Au tout début de ma carrière de chroniqueuse pour ce journal, je me souviens d’avoir évoqué un couple ainsi déchiré après plus de 50 ans de mariage. Figurez-vous que rien n’a changé! Quelques exemples récents le prouvent. Pourtant, en Nouvelle-Écosse, une loi, adoptée en 2021, interdit au système de santé de séparer des couples qui doivent entrer en foyer de soins. À ce que je sache, c’est la seule de nos quatre provinces à protéger ainsi nos aînés.

Ce qui m’amène au vaste sujet des soins pour les aînés qui varient selon les provinces, les gouvernements en place, leur bon-vouloir ou leurs compétences en la matière. J’ai beau comprendre que nous vivons dans une fédération, je saisis mal qu’on puisse être traité différemment selon qu’on habite au Québec, en Alberta ou à l’Île-du-Prince-Édouard.
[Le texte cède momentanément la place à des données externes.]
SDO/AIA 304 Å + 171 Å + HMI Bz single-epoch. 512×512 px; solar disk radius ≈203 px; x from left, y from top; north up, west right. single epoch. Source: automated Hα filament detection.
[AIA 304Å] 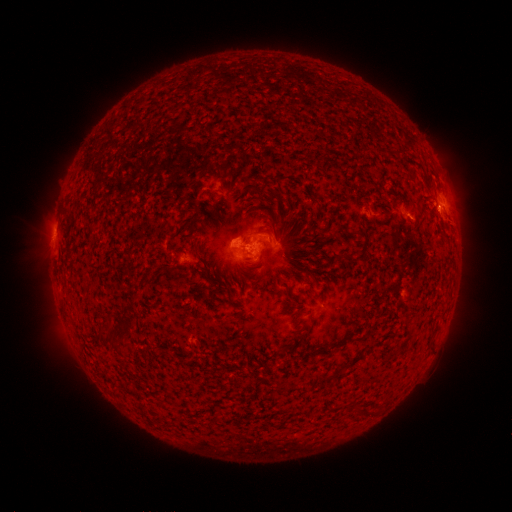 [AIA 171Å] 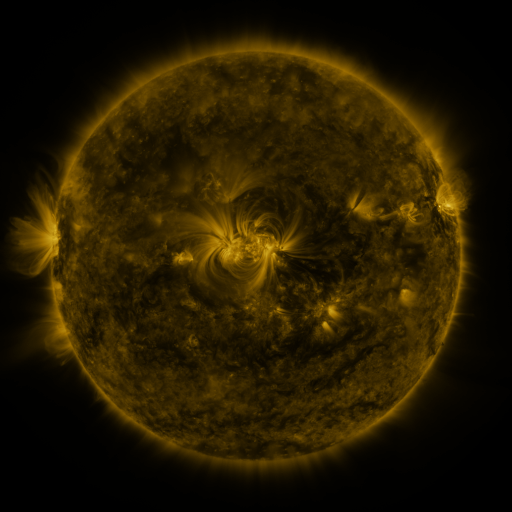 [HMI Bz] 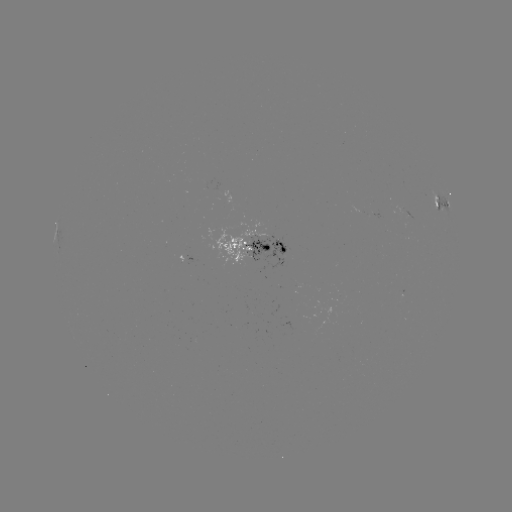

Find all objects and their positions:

Hormis l’assurance d’être soigné, comme n’importe qui, dans n’importe quel hôpital du pays en cas d’urgence, comment se fait-il que les services aux personnes âgées varient tellement d’une province à l’autre? Et, question encore plus pressante: pourquoi y a-t-il si peu de standards nationaux en la matière?

N’est-on pas, après tout, égaux devant la maladie et le poids d’un corps vieillissant? Ah, j’entends déjà certains s’écrier «c’est une question des moyens financiers de chaque province!» Ce qui m’amène à une dernière constatation: le modèle suivi au pays pour s’occuper des personnes âgées ne tient plus: on les parque dans des bâtiments de plus en plus gros, impersonnel et déprimant, on les coupe de leur famille, de leur environnement, et on les empêche de continuer à contribuer à la communauté. Pourtant, on sait qu’ailleurs dans le monde il y a des modèles beaucoup plus humains ET plus économiquement performants que le nôtre.

Tant que les provinces continueront à protéger leurs sacrosaintes «compétences provinciales», tant que le gouvernement canadien ne réussira pas à imposer des standards nationaux et un modèle pancanadien de soins des personnes âgées, on restera à la merci d’une fin de vie cauchemardesque. Ce difficile débat n’a que trop tardé. Et comme la population vieillissante ne cesse de croître, c’est sans doute à nous, membres du club dit (bien à tort!) de «l’âge d’or», de le lancer!